Continue the news report on Roy McGrath's severance case, starting after its final sentence.

** Opening SUPPLIED PASSAGE block **

Murtha said that authorities seized McGrath’s wife’s phone during the search, and that he hasn’t spoken with her since. The couple bought the home together in late 2020, public records show, after he resigned from the governor’s office.

McGrath was indicted in 2021, more than a year after the Baltimore Sun broke news of a nearly quarter-million-dollar severance he received in 2020 upon leaving the Maryland agency to become Hogan’s top aide — an abrupt turn for a man State House colleagues described as meticulous and strait-laced, a consummate administrator.

McGrath has maintained that Hogan approved the severance package from the Maryland Environmental Service (MES), where he served as executive director, but prosecutors allege he misled officials to obtain the payout. The former governor has cooperated with law enforcement and has not been accused of any crime, and he has repeatedly denied knowledge of it.

“I know you did nothing wrong. I know it is unfair. I will stand with you,” Hogan wrote to his former aide in an undated message after it was publicly revealed that McGrath received the payment.

Michael Ricci, then a spokesman for Hogan, said that the governor did send the message but it was before he learned more details about how the severance package was obtained.

McGrath has said he resigned from the chief of staff job, which he held for less than three months, because of the governor’s pledge to stand by him.

Md. Gov. Larry Hogan’s messages to state employees self-destruct in 24 hours

Prosecutors say McGrath falsified a memo in which he said Hogan approved the severance.

“This is devastating my life,” McGrath told Hogan in a private text message in 2020, according to an image obtained by The Washington Post.

** Closing SUPPLIED PASSAGE block **
** Opening ENTRIES SUPPLIED block **

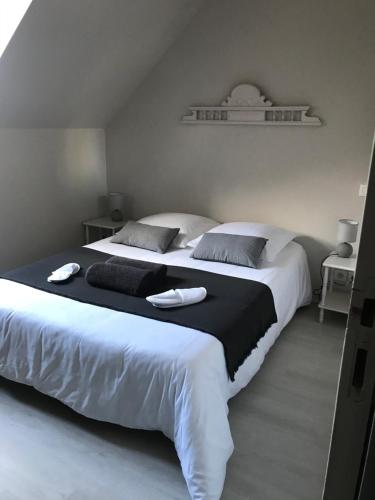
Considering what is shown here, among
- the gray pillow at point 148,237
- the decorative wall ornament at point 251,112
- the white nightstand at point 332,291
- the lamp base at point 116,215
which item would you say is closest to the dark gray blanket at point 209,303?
the gray pillow at point 148,237

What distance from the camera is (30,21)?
2.70 metres

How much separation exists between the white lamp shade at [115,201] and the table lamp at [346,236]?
7.20 ft

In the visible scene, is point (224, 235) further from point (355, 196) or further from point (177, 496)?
point (177, 496)

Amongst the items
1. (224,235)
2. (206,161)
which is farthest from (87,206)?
(224,235)

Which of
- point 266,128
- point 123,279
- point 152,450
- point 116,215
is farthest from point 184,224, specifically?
point 152,450

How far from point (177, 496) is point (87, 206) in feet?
10.4

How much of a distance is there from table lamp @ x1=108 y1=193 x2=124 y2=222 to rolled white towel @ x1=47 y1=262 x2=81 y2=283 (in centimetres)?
145

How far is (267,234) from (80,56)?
2032mm

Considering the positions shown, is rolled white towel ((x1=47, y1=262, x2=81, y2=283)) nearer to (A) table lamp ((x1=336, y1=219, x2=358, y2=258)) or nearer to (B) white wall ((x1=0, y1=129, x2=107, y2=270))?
(B) white wall ((x1=0, y1=129, x2=107, y2=270))

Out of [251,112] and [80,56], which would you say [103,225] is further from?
[251,112]

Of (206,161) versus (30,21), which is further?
(206,161)

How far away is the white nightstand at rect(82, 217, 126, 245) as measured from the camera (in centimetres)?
421

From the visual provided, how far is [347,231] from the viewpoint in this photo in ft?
10.6

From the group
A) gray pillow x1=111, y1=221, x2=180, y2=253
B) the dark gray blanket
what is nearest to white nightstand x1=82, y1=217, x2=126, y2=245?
gray pillow x1=111, y1=221, x2=180, y2=253
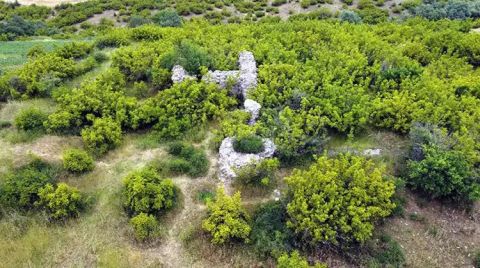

** Closing ENTRIES SUPPLIED block **

(RESPONSE FOR THIS EXERCISE)
Federal and state authorities allege that McGrath enriched himself by “using his positions of trust” as the executive director of MES and the chief of staff for Hogan to cause MES to pay the severance and other expenses. Prosecutors also say McGrath falsified time sheets, recording that he was at work while he took two vacations, including one to Europe in 2019 with his girlfriend, whom he later married.

McGrath also faces state charges of theft, misconduct in office and violating Maryland’s wiretap laws by recording private calls with Hogan and other officials without their permission. A state trial is scheduled for this summer.

In interviews in 2021 with 20 current and former state government and State House officials who worked with McGrath as he came up in Maryland politics, almost all told The Post they were caught off guard by the news of his severance package and excesses in spending. They described him as being a straightforward, formal and, at times, stiff colleague who focused on work and did not seem to have outsize political ambitions.

McGrath, who was born in Greece and grew up in Maryland, entered politics at 18, when he became a member of the Republican Party and later formed a Young Republicans club in Southern Maryland. McGrath knew Hogan as a young congressional candidate in the early 1990s and served on his campaign committee during Hogan’s unsuccessful bid to unseat Rep. Steny H. Hoyer (D-Md.). The two would meet again in 2014 when McGrath, who was then working as vice president of business development and conventions at the National Association of Chain Drug Stores, volunteered and donated to Hogan’s gubernatorial campaign.

Shortly after Hogan won, he tapped McGrath as his deputy chief of staff. In 2016, Hogan appointed McGrath to take the helm at MES, and in 2020 during the pandemic, the governor asked McGrath, whom he called a “leader with a proven track record … and a passionate commitment to public service,” to take one of the most powerful positions in state government as his chief of staff.

Hogan, who left office in January, was on the prosecution’s witness list for the trial. Murtha said this week that his client felt betrayed by the former governor.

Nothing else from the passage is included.